→ **SECTION DU TEXTE**
+++

Obligations du locataire dans un bail commercial

Avocats situés à Laval

Les principales obligations d’un locataire dans un contexte de bail commercial

Vous vous lancez en affaires et avez besoin d’un local pour établir votre entreprise. L’une des premières étapes de votre démarche sera probablement de trouver ce local et de négocier, avec son propriétaire, les conditions pour lesquelles il vous sera loué. Le bail immobilier en matière commerciale est le contrat qui vous lie, en tant que «locataire»,  au «locateur», qui est généralement le propriétaire de l’immeuble. On le distingue souvent du bail résidentiel, puisque ce dernier obéit à des règles beaucoup plus strictes qui visent à protéger les droits des locataires en matière de logement.

Il faut comprendre que les deux types de bail sont soumis à des règles du Code civil du Québec (ci-après le «C.c.Q.»).  Toutefois, les articles 1851 à 1891 qui s’appliquent au bail commercial sont qualifiés de supplétifs. Autrement dit, les parties au contrat ne sont pas obligées de respecter ces règles, à quelques exceptions près, et il est donc possible de rédiger un bail commercial qui écarte les règles du C.c.Q. C’est pourquoi il n’est pas rare de voir un bail commercial de presque 100 pages; il s’agit de l’outil principal de gestion de la relation entre le locateur et le locataire, et les articles du C.c.Q. ne servent qu’à compléter le bail pour une situation qui n’est pas prévue dans celui-ci.

L’étape de la négociation du bail est donc déterminante pour le locataire. S’il n’est pas attentif, ou s’il n’a pas fait analyser le bail par un professionnel avant de le signer, il pourrait avoir accepté un bail qui écarte toutes les protections que la loi lui accorde.

Il est fréquent que pendant le bail, le locataire trouve une clause injuste et se pose la question : le propriétaire a-t-il le droit de poser ce geste? Dans la plupart des cas, la réponse se trouve dans le bail; si la clause en question lui permet de faire quelque chose, il sera souvent impossible de l’en empêcher. C’est pourquoi il ne faut pas accepter n’importe quoi au moment de signer!

Cet article présentera les principales obligations que le C.c.Q. accorde au locataire. Gardez en tête qu’un locateur peut presque tous les modifier dans un bail, et surtout en ajouter des nouvelles. Cela peut être un bon exercice de visiter plusieurs locaux et de comparer les différents baux entre eux.

1. Obtenir la jouissance de l’immeuble et payer le loyer en contrepartie

Le bail immobilier prend naissance lorsque les deux parties s’engagent à remplir leurs obligations de base, que l’on appelle aussi obligations essentielles au contrat. Pour le locateur, il s’agit de délivrer l’immeuble au locataire et de s’assurer que celui-ci puisse avoir la jouissance normale de cet immeuble et de ses accessoires[1]. En contrepartie, le locataire doit s’engager à payer un loyer au locateur[2]. Contrairement à presque tous les autres droits et obligations, ces obligations essentielles ne peuvent pas être écartées par le bail.

+++

→ **SECTION DES DONNÉES**

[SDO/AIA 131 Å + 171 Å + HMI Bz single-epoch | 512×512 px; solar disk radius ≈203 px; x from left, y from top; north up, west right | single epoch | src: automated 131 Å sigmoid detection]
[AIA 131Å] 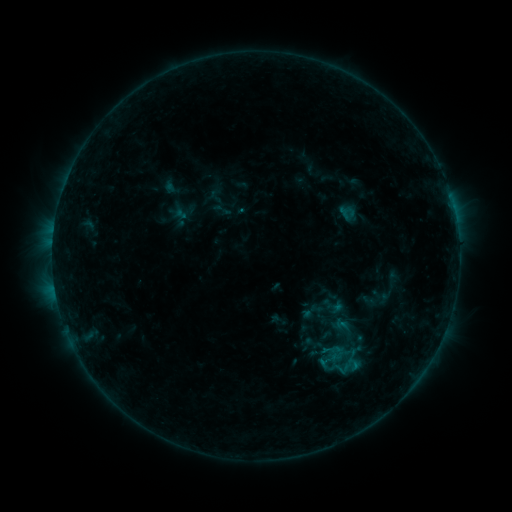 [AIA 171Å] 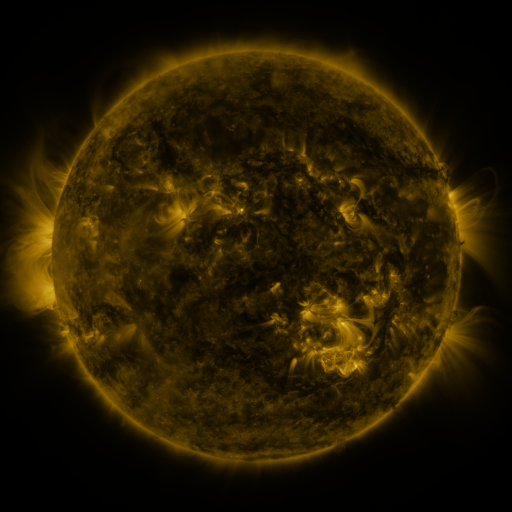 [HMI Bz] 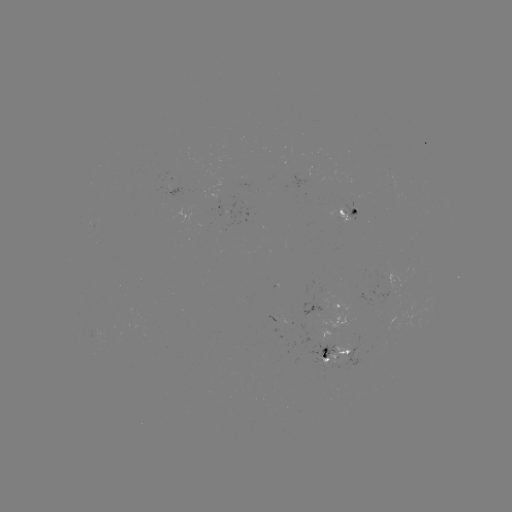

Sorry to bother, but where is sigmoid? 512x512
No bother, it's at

+++

→ **CONSIGNES DES TÂCHES**
**A)** Répondez aux questions suivantes d'après le texte sur le bail commercial, en marquant chaque réponse comme sa question.
(i) Quels articles du C.c.Q. s'appliquent au bail commercial ?
(ii) Qui est généralement le « locateur » ?
(iii) En contrepartie de la jouissance de l'immeuble, à quoi le locataire doit-il s'engager ?
**B)** Prolongez, s'il vous plaît, le texte sur le bail commercial à partir de sa dernière phrase.

→ **RÉPONSES DANS L'ORDRE**
**A)**
(i) Les articles 1851 à 1891.
(ii) Le propriétaire de l'immeuble.
(iii) À payer un loyer au locateur.

**B)**
La clause qui définit le loyer payable par le locataire peut cependant poser des difficultés pouvant mener à des conflits, et il est important d’en comprendre tous les éléments avant de l’accepter. Il est fréquent de voir une clause qui contient un loyer de base auquel on ajoute des frais additionnels que le locataire doit payer. Afin d’éviter un litige ou un conflit avec le locateur, le locataire devrait s’assurer que toutes les dépenses qu’il doit assumer sont clairement définies dans le bail.

Il peut arriver, par exemple, que le bail transfère la charge des travaux importants au locataire à titre de déboursés additionnels, mais que les travaux concernant la structure soient toujours à la charge du locateur. Dans un tel cas, la réparation de la toiture est-elle incluse dans les travaux concernant la structure? Cela dépendra de comment la clause est rédigée et les parties ont donc avantage à écrire noir sur blanc qui a la charge des réparations touchant la toiture[3].

Un autre enjeu majeur des clauses concernant le loyer survient lorsque la superficie réelle de l’immeuble loué n’est pas celle qui est mentionnée au bail. Le locataire a alors tendance à vouloir obtenir une diminution du loyer, ce qui peut paraître logique. Il faut alors consulter le bail pour voir si le loyer a été exprimé en fonction de la superficie. Si c’est le cas, par exemple si le loyer est exprimé en dollars par pied carré, la règle veut que le loyer suive la superficie réelle. Si l’immeuble est plus petit que ce qui est prévu au bail, le loyer devrait donc être réduit.

L’inverse est aussi vrai. Si la dimension de l’immeuble est incluse quelque part dans le bail, mais n’est pas reliée au loyer, il n’y aura pas lieu de diminuer le loyer si on découvre que la superficie réelle de l’immeuble est plus petite[4].

2. Ne pas changer la forme ou la destination de l’immeuble

L’article 1856 du  C.c.Q. mentionne que les deux parties, autant le locateur que le locataire, ne peuvent changer la forme ou la destination de l’immeuble pendant le bail. Le changement interdit peut être une modification apportée directement à l’immeuble ou à ses accessoires, ou encore un changement dans les conditions prévues au bail.

Par exemple, un locateur qui construit un mur portant ombrage à la terrasse d’un restaurant est un changement de forme de l’immeuble qui nuit au locataire exploitant ce restaurant[5], tout comme l’installation d’une clôture qui nuit à la circulation du locataire[6].

La démolition par le locateur d’un espace d’entreposage au motif qu’il ne fait pas partie des lieux loués est également un changement de forme interdit par cet article[7]. Tel que mentionné, tous les accessoires à l’immeuble loué sont aussi concernés par l’obligation de ne pas changer la forme.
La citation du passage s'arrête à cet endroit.